In 2014, a study by the UK HIV Cooperative Cohort (UK CHIC) showed that in the UK, the life expectancy of male HIV-positive patients with a CD4 cell count of more than 350 and suppressed viral load after treatment is equal to or slightly higher than that of the general population . Researchers believe that the latter may be due to early diagnosis and better monitoring of HIV patients.
“Factors that reduce life expectancy”
But there are also some challenges, which may greatly compromise this expected result. From a personal point of view, life span is affected by many factors, which range from things we can control (such as medication adherence) to things we cannot control (such as race or income status).
Moreover, HIV is only part of the long-term problem. Even for those who can maintain an undetectable viral load, the risk of developing non-HIV-related diseases such as cancer and heart disease is much higher than that of the general population, and may occur earlier than 10 to 15 years.
These concerns are so deep that people living with HIV are more likely to die prematurely from diseases not related to HIV than from diseases related to HIV.
“The gains and losses of life years”
The factors that affect life expectancy can be static (fixed) or dynamic (can change over time).
Static factors such as race or sexual orientation can affect life expectancy, because these factors are often unavoidable. For example, the high level of poverty in the black community combined with the lack of access to health care and high discrimination against HIV have made many of the achievements of the white community disappear.
In contrast, dynamic factors have a strong causal relationship with survival time. For example, adherence to treatment is directly related to disease progression. The less time the treatment is adhered to, the greater the risk of resistance and treatment failure. With each failure, one loses more and more treatment options. When looking at static and dynamic risk factors, we can begin to identify factors in which a person gains or loses life years unknowingly. These include:
A person’s CD4 count at the beginning of treatment is still one of the most powerful indicators of life expectancy.

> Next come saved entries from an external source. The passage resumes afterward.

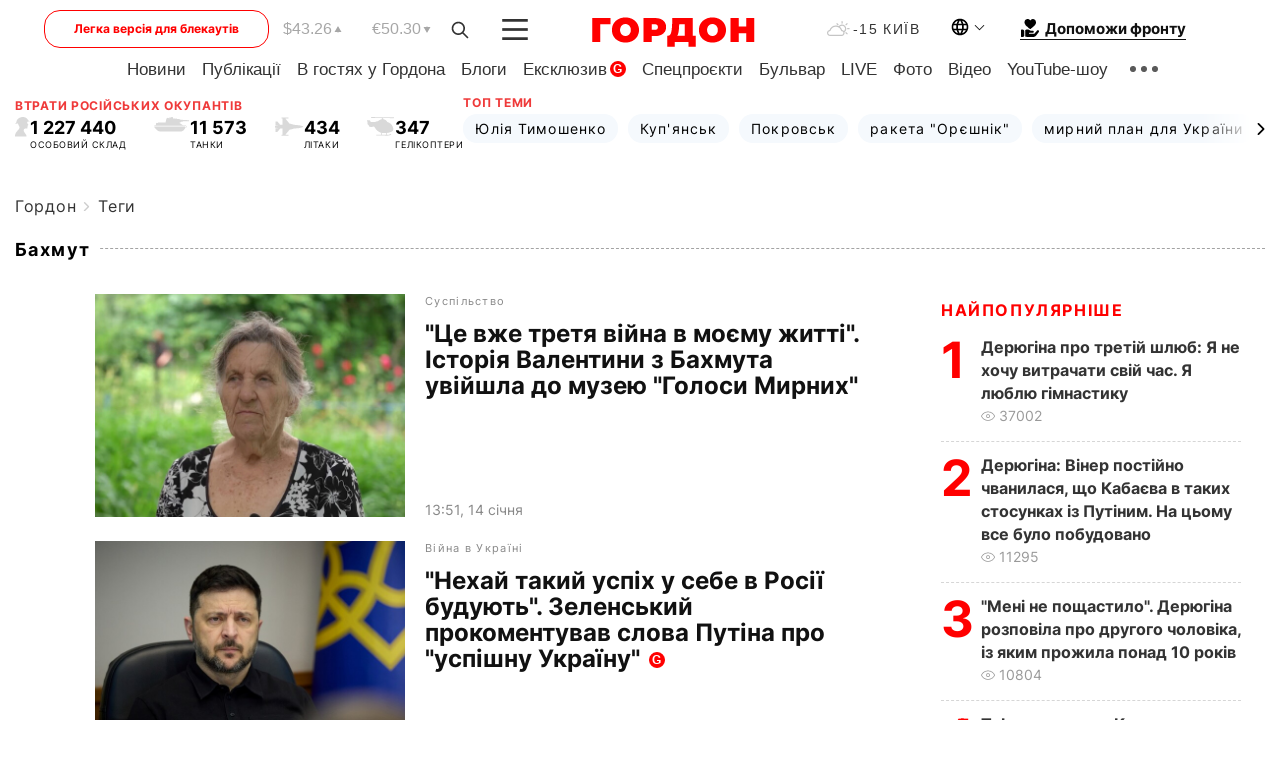

--- FILE ---
content_type: text/html; charset=utf-8
request_url: https://www.google.com/recaptcha/api2/aframe
body_size: 265
content:
<!DOCTYPE HTML><html><head><meta http-equiv="content-type" content="text/html; charset=UTF-8"></head><body><script nonce="gDkmrxNfsaVb37FdMisJ3Q">/** Anti-fraud and anti-abuse applications only. See google.com/recaptcha */ try{var clients={'sodar':'https://pagead2.googlesyndication.com/pagead/sodar?'};window.addEventListener("message",function(a){try{if(a.source===window.parent){var b=JSON.parse(a.data);var c=clients[b['id']];if(c){var d=document.createElement('img');d.src=c+b['params']+'&rc='+(localStorage.getItem("rc::a")?sessionStorage.getItem("rc::b"):"");window.document.body.appendChild(d);sessionStorage.setItem("rc::e",parseInt(sessionStorage.getItem("rc::e")||0)+1);localStorage.setItem("rc::h",'1768856180203');}}}catch(b){}});window.parent.postMessage("_grecaptcha_ready", "*");}catch(b){}</script></body></html>

--- FILE ---
content_type: application/javascript; charset=utf-8
request_url: https://fundingchoicesmessages.google.com/f/AGSKWxWgXHnMsVBziwouW3Ad8whN6JhrIQdT5hIDsSmMkYFdQZzBuXE4QrSClinJkEw_JayigAHvc0obO7bEG00ybChFn3YNlFXdcNViZB-FMJZhkvtrCrWd9tL1zt62DqtKjiHFGuPwgd7NzGxuO1XErS3vBNV3j1pdFxcWSo5HYKQ2CJXFnX8JLqagj7ck/__dart_ads..ad-traffic./vghd.swf-banner-ad-/adsbannerjs.
body_size: -1292
content:
window['d9f16c1e-3b30-4682-98d4-0d3e355653ab'] = true;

The life expectancy of patients with a CD4 count of less than 200 at the beginning of treatment is 8 years less than that of patients with a CD4 count of more than 200 at the same time.
Smokers who are infected with HIV lose more life than people who are only infected with HIV. In fact, among smokers infected with HIV, the risk of death caused by smoking is twice that of the former, regardless of whether they are living with HIV, smoking will shorten a person’s life span by 10 years.
Race and longevity are closely related to HIV. According to a 2012 study, the death rate of HIV-positive blacks is 13% higher than that of whites and 47% higher than the Hispanic population.
Injecting drug users suffer losses in both HIV and non-HIV-related diseases. The most important contributing factors are poor compliance and hepatitis C co-infection. Overall, the death rate of HIV-positive injecting drug users is almost twice that of HIV-positive non-injecting drug users.